_About this exercise_
Each entry must be restated word for word.

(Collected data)
BEGIN

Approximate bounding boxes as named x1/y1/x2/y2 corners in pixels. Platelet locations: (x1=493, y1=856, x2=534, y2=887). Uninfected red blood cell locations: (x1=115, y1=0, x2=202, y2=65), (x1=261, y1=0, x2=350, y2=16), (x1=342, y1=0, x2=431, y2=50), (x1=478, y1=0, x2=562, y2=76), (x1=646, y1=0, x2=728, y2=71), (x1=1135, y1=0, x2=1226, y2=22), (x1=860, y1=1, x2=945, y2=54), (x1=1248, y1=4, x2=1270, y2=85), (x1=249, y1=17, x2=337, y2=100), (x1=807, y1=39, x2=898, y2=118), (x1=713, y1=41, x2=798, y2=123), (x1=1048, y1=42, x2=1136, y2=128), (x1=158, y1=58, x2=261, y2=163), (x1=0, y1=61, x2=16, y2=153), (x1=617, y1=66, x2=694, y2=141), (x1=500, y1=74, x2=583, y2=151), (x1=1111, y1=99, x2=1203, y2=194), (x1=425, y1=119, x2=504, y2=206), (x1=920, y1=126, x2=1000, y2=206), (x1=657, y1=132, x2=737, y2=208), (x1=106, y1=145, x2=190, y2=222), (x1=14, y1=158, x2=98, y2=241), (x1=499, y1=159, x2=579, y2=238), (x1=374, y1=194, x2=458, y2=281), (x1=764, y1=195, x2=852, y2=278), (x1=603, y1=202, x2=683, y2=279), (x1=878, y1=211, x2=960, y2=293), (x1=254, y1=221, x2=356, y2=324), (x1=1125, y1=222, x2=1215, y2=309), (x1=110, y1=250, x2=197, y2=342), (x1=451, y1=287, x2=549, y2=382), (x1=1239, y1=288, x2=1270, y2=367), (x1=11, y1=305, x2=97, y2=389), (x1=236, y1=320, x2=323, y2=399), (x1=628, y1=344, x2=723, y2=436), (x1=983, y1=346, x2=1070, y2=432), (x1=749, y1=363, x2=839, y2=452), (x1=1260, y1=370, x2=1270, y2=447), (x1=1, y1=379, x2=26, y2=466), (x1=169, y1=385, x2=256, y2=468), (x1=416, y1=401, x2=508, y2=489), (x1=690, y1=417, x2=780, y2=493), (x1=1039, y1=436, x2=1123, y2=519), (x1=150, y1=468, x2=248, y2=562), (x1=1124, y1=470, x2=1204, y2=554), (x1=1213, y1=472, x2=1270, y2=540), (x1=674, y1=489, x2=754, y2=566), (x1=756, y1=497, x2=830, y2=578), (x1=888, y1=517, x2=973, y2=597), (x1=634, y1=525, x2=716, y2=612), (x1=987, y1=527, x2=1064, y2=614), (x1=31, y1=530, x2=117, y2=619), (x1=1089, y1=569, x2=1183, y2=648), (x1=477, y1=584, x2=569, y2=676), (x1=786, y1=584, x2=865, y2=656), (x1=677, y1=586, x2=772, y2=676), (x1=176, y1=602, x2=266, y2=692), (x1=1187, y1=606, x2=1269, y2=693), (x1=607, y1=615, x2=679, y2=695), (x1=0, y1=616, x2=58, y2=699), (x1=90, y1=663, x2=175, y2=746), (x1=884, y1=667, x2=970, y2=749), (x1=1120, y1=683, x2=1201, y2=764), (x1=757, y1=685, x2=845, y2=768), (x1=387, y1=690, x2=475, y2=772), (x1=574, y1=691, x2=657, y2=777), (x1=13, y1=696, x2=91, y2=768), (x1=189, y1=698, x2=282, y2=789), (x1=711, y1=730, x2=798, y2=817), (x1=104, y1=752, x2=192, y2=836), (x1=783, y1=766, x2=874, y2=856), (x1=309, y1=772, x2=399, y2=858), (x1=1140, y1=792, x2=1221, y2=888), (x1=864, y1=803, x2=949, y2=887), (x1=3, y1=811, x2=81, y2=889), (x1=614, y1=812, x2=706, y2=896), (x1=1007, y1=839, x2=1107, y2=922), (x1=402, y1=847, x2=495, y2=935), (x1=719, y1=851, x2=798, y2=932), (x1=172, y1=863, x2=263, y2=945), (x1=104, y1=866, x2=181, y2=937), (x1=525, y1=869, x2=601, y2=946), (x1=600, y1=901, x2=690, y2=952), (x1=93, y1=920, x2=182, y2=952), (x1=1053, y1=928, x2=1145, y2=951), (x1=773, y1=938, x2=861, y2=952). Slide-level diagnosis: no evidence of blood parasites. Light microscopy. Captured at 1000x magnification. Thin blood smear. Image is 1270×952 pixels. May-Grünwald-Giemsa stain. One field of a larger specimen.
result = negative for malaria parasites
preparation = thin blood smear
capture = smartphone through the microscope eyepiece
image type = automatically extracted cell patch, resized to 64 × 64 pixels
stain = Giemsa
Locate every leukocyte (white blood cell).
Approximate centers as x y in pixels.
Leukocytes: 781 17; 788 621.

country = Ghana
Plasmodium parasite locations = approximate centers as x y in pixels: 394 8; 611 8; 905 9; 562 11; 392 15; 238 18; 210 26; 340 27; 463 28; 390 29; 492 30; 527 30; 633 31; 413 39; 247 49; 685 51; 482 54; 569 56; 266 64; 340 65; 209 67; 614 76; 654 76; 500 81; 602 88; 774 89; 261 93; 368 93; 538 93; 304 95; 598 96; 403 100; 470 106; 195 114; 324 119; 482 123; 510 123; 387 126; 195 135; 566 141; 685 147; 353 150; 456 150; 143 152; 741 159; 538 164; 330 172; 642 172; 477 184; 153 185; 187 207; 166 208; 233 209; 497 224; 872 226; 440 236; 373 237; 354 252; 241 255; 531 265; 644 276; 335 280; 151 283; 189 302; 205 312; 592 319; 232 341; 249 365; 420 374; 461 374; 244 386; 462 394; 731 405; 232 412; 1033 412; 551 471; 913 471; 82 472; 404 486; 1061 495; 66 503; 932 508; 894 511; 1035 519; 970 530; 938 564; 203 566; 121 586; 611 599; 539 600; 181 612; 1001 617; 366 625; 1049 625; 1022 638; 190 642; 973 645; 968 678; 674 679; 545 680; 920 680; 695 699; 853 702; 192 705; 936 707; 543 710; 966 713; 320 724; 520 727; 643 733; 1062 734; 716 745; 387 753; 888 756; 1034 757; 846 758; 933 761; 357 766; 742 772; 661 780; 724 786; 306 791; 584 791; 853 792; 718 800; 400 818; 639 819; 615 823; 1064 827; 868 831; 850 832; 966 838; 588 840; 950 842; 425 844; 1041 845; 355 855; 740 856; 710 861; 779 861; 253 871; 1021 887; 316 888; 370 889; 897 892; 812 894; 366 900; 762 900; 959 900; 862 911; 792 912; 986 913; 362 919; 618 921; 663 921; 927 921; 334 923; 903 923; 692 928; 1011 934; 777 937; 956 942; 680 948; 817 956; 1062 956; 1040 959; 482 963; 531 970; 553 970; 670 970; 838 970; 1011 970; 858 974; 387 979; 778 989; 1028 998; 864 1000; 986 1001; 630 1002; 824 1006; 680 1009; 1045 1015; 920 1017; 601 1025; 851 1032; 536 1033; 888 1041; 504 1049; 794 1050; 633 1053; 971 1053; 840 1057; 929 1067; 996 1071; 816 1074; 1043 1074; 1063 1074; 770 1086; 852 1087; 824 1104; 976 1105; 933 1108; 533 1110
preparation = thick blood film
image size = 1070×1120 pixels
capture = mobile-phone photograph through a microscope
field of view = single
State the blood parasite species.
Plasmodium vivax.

END

_Task response_
Approximate bounding boxes as named x1/y1/x2/y2 corners in pixels. Platelet locations: (x1=493, y1=856, x2=534, y2=887). Uninfected red blood cell locations: (x1=115, y1=0, x2=202, y2=65), (x1=261, y1=0, x2=350, y2=16), (x1=342, y1=0, x2=431, y2=50), (x1=478, y1=0, x2=562, y2=76), (x1=646, y1=0, x2=728, y2=71), (x1=1135, y1=0, x2=1226, y2=22), (x1=860, y1=1, x2=945, y2=54), (x1=1248, y1=4, x2=1270, y2=85), (x1=249, y1=17, x2=337, y2=100), (x1=807, y1=39, x2=898, y2=118), (x1=713, y1=41, x2=798, y2=123), (x1=1048, y1=42, x2=1136, y2=128), (x1=158, y1=58, x2=261, y2=163), (x1=0, y1=61, x2=16, y2=153), (x1=617, y1=66, x2=694, y2=141), (x1=500, y1=74, x2=583, y2=151), (x1=1111, y1=99, x2=1203, y2=194), (x1=425, y1=119, x2=504, y2=206), (x1=920, y1=126, x2=1000, y2=206), (x1=657, y1=132, x2=737, y2=208), (x1=106, y1=145, x2=190, y2=222), (x1=14, y1=158, x2=98, y2=241), (x1=499, y1=159, x2=579, y2=238), (x1=374, y1=194, x2=458, y2=281), (x1=764, y1=195, x2=852, y2=278), (x1=603, y1=202, x2=683, y2=279), (x1=878, y1=211, x2=960, y2=293), (x1=254, y1=221, x2=356, y2=324), (x1=1125, y1=222, x2=1215, y2=309), (x1=110, y1=250, x2=197, y2=342), (x1=451, y1=287, x2=549, y2=382), (x1=1239, y1=288, x2=1270, y2=367), (x1=11, y1=305, x2=97, y2=389), (x1=236, y1=320, x2=323, y2=399), (x1=628, y1=344, x2=723, y2=436), (x1=983, y1=346, x2=1070, y2=432), (x1=749, y1=363, x2=839, y2=452), (x1=1260, y1=370, x2=1270, y2=447), (x1=1, y1=379, x2=26, y2=466), (x1=169, y1=385, x2=256, y2=468), (x1=416, y1=401, x2=508, y2=489), (x1=690, y1=417, x2=780, y2=493), (x1=1039, y1=436, x2=1123, y2=519), (x1=150, y1=468, x2=248, y2=562), (x1=1124, y1=470, x2=1204, y2=554), (x1=1213, y1=472, x2=1270, y2=540), (x1=674, y1=489, x2=754, y2=566), (x1=756, y1=497, x2=830, y2=578), (x1=888, y1=517, x2=973, y2=597), (x1=634, y1=525, x2=716, y2=612), (x1=987, y1=527, x2=1064, y2=614), (x1=31, y1=530, x2=117, y2=619), (x1=1089, y1=569, x2=1183, y2=648), (x1=477, y1=584, x2=569, y2=676), (x1=786, y1=584, x2=865, y2=656), (x1=677, y1=586, x2=772, y2=676), (x1=176, y1=602, x2=266, y2=692), (x1=1187, y1=606, x2=1269, y2=693), (x1=607, y1=615, x2=679, y2=695), (x1=0, y1=616, x2=58, y2=699), (x1=90, y1=663, x2=175, y2=746), (x1=884, y1=667, x2=970, y2=749), (x1=1120, y1=683, x2=1201, y2=764), (x1=757, y1=685, x2=845, y2=768), (x1=387, y1=690, x2=475, y2=772), (x1=574, y1=691, x2=657, y2=777), (x1=13, y1=696, x2=91, y2=768), (x1=189, y1=698, x2=282, y2=789), (x1=711, y1=730, x2=798, y2=817), (x1=104, y1=752, x2=192, y2=836), (x1=783, y1=766, x2=874, y2=856), (x1=309, y1=772, x2=399, y2=858), (x1=1140, y1=792, x2=1221, y2=888), (x1=864, y1=803, x2=949, y2=887), (x1=3, y1=811, x2=81, y2=889), (x1=614, y1=812, x2=706, y2=896), (x1=1007, y1=839, x2=1107, y2=922), (x1=402, y1=847, x2=495, y2=935), (x1=719, y1=851, x2=798, y2=932), (x1=172, y1=863, x2=263, y2=945), (x1=104, y1=866, x2=181, y2=937), (x1=525, y1=869, x2=601, y2=946), (x1=600, y1=901, x2=690, y2=952), (x1=93, y1=920, x2=182, y2=952), (x1=1053, y1=928, x2=1145, y2=951), (x1=773, y1=938, x2=861, y2=952). Slide-level diagnosis: no evidence of blood parasites. Light microscopy. Captured at 1000x magnification. Thin blood smear. Image is 1270×952 pixels. May-Grünwald-Giemsa stain. One field of a larger specimen.
result = negative for malaria parasites
preparation = thin blood smear
capture = smartphone through the microscope eyepiece
image type = automatically extracted cell patch, resized to 64 × 64 pixels
stain = Giemsa
Locate every leukocyte (white blood cell).
Approximate centers as x y in pixels.
Leukocytes: 781 17; 788 621.

country = Ghana
Plasmodium parasite locations = approximate centers as x y in pixels: 394 8; 611 8; 905 9; 562 11; 392 15; 238 18; 210 26; 340 27; 463 28; 390 29; 492 30; 527 30; 633 31; 413 39; 247 49; 685 51; 482 54; 569 56; 266 64; 340 65; 209 67; 614 76; 654 76; 500 81; 602 88; 774 89; 261 93; 368 93; 538 93; 304 95; 598 96; 403 100; 470 106; 195 114; 324 119; 482 123; 510 123; 387 126; 195 135; 566 141; 685 147; 353 150; 456 150; 143 152; 741 159; 538 164; 330 172; 642 172; 477 184; 153 185; 187 207; 166 208; 233 209; 497 224; 872 226; 440 236; 373 237; 354 252; 241 255; 531 265; 644 276; 335 280; 151 283; 189 302; 205 312; 592 319; 232 341; 249 365; 420 374; 461 374; 244 386; 462 394; 731 405; 232 412; 1033 412; 551 471; 913 471; 82 472; 404 486; 1061 495; 66 503; 932 508; 894 511; 1035 519; 970 530; 938 564; 203 566; 121 586; 611 599; 539 600; 181 612; 1001 617; 366 625; 1049 625; 1022 638; 190 642; 973 645; 968 678; 674 679; 545 680; 920 680; 695 699; 853 702; 192 705; 936 707; 543 710; 966 713; 320 724; 520 727; 643 733; 1062 734; 716 745; 387 753; 888 756; 1034 757; 846 758; 933 761; 357 766; 742 772; 661 780; 724 786; 306 791; 584 791; 853 792; 718 800; 400 818; 639 819; 615 823; 1064 827; 868 831; 850 832; 966 838; 588 840; 950 842; 425 844; 1041 845; 355 855; 740 856; 710 861; 779 861; 253 871; 1021 887; 316 888; 370 889; 897 892; 812 894; 366 900; 762 900; 959 900; 862 911; 792 912; 986 913; 362 919; 618 921; 663 921; 927 921; 334 923; 903 923; 692 928; 1011 934; 777 937; 956 942; 680 948; 817 956; 1062 956; 1040 959; 482 963; 531 970; 553 970; 670 970; 838 970; 1011 970; 858 974; 387 979; 778 989; 1028 998; 864 1000; 986 1001; 630 1002; 824 1006; 680 1009; 1045 1015; 920 1017; 601 1025; 851 1032; 536 1033; 888 1041; 504 1049; 794 1050; 633 1053; 971 1053; 840 1057; 929 1067; 996 1071; 816 1074; 1043 1074; 1063 1074; 770 1086; 852 1087; 824 1104; 976 1105; 933 1108; 533 1110
preparation = thick blood film
image size = 1070×1120 pixels
capture = mobile-phone photograph through a microscope
field of view = single
State the blood parasite species.
Plasmodium vivax.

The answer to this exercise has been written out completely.